A treatment for one of the world’s leading causes of blindness and the preservation and restoration of sight means the improvement and longevity of the independence and the quality of life for the world’s elder population.

Photo credit: Matt Perko

The work  

Rarely does basic research so directly lead to a clinical impact for people with a progressive, genetic condition as in the case of cell biologist Thomas Weimbs’ work which targets polycystic kidney disease. PKD affects roughly 12 million people worldwide with painful, fluid-filled cysts and inflamed, deteriorating kidneys. While studying animal models with PKD, Weimbs and fellow researcher Jacob Torres were startled to find that in animals that had been fed beta-hydroxybutyrate, a ketone that our bodies make naturally during fasting, the cysts stopped growing and had even shrunk. This led to their realization that PKD can be controlled and even reversed with nutritional interventions, including the popular intermittent fasting and ketogenic diets. Weimbs is currently focusing on clinical trials to determine the long-term efficacy and feasibility of these diets to treat PKD, and, in collaboration with dietitians, he has developed a diet education program and a medical food to help patients control their condition.

Photo credit: Matt Perko

The why  

“As academic, basic researchers, we are used to publishing our findings and moving on to the next thing. It has been an unexpected and amazing journey to be able to team up with wonderful clinicians and patients with kidney disease, take discoveries straight from the lab and translate them into practice.
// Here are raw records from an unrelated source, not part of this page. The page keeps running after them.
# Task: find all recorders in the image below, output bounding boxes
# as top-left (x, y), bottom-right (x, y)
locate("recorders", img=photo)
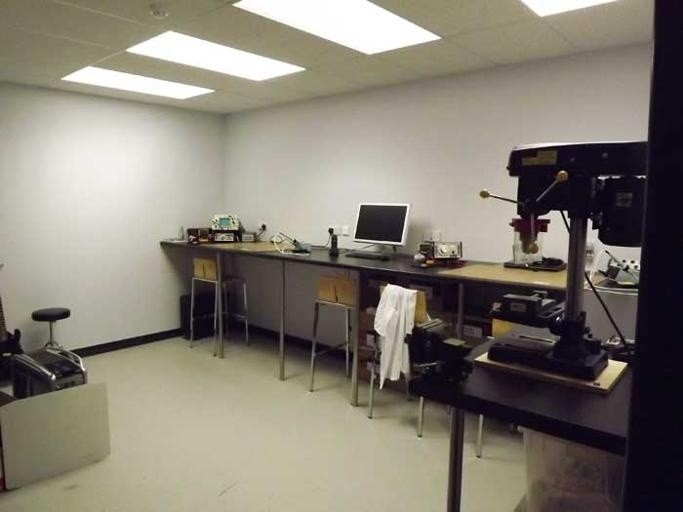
top-left (188, 228), bottom-right (212, 243)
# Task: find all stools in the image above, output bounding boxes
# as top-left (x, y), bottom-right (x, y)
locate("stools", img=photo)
top-left (31, 307), bottom-right (84, 370)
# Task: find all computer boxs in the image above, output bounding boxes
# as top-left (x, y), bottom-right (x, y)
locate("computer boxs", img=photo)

I would never have thought that our research would lead to the launch of a startup company and the creation of a product that benefits patients. All this happened in record time and my head is still spinning.” — Thomas Weimbs

Photo credit: Matt Perko

The impact  

Nutritional interventions empower PKD patients with the ability to do something themselves to control an otherwise relentlessly progressive disease, and to preserve their quality of life, rather than waiting for their kidneys to fail.